Source data:
>>>>
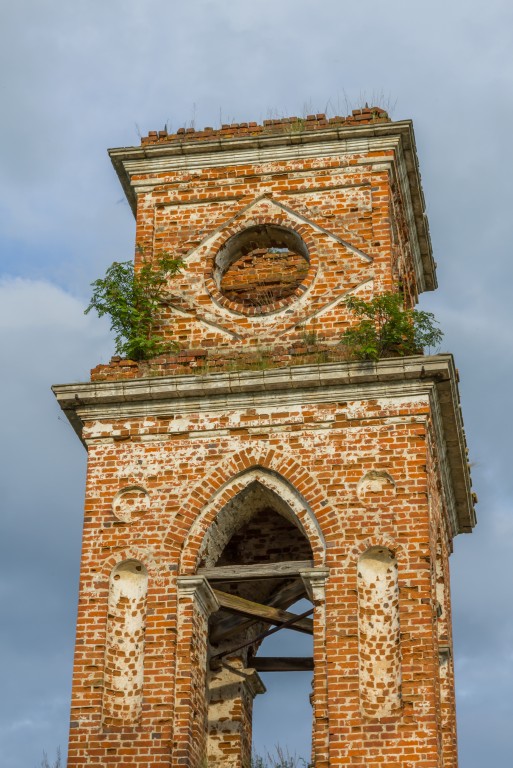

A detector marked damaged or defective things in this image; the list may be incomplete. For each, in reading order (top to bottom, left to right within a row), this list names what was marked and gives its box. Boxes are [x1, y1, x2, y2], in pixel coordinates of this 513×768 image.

broken roof edge [108, 119, 436, 294]
broken roof edge [54, 352, 474, 536]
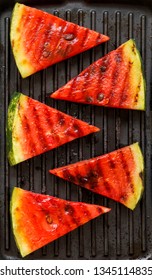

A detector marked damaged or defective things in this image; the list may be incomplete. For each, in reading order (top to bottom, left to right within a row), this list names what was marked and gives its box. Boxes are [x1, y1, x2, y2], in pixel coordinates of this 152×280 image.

charred stripe on watermelon [10, 3, 109, 77]
charred stripe on watermelon [50, 39, 145, 110]
charred stripe on watermelon [6, 92, 100, 166]
charred stripe on watermelon [49, 143, 144, 209]
charred stripe on watermelon [10, 187, 110, 258]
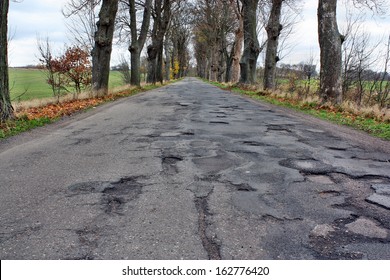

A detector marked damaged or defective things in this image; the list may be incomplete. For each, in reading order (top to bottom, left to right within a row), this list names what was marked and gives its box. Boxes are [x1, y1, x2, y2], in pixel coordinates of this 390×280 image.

damaged asphalt road [0, 77, 390, 260]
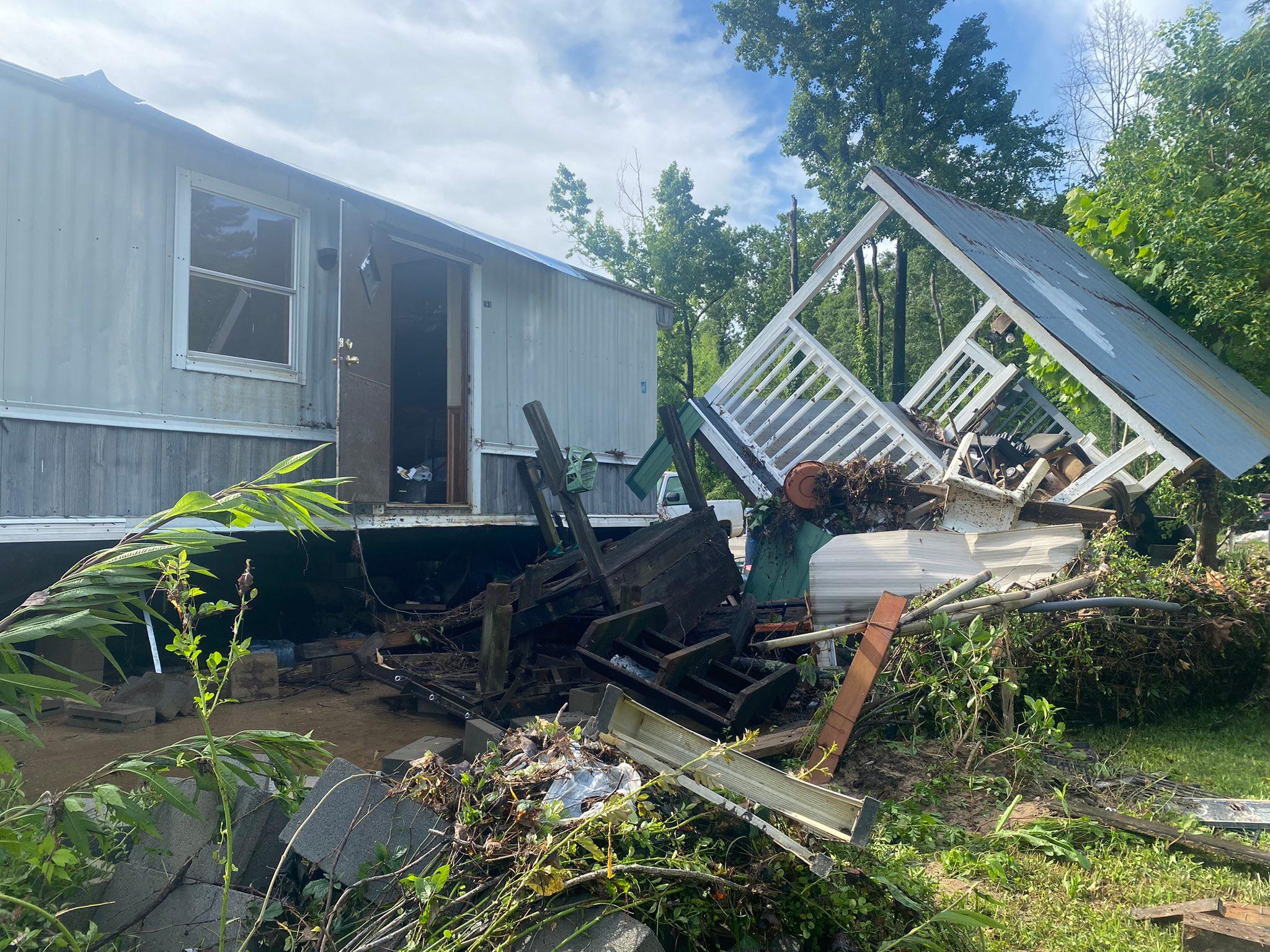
<<<<
_Required action_
All that should appear in the response is the run of lines from the one with "this 390×280 image." through the final line of the records, restated exactly, with pictures omitted.

_Solved problem_
A detector marked damaged or defective things in this image; the list may be incomplete. For each, in reading order (top to bottom, left to right within a row), this list names what was marked and gives its box. Boxes are [x1, y1, x2, y2], in pixel coordinates of this 390×280 image.

damaged asphalt road [0, 77, 390, 260]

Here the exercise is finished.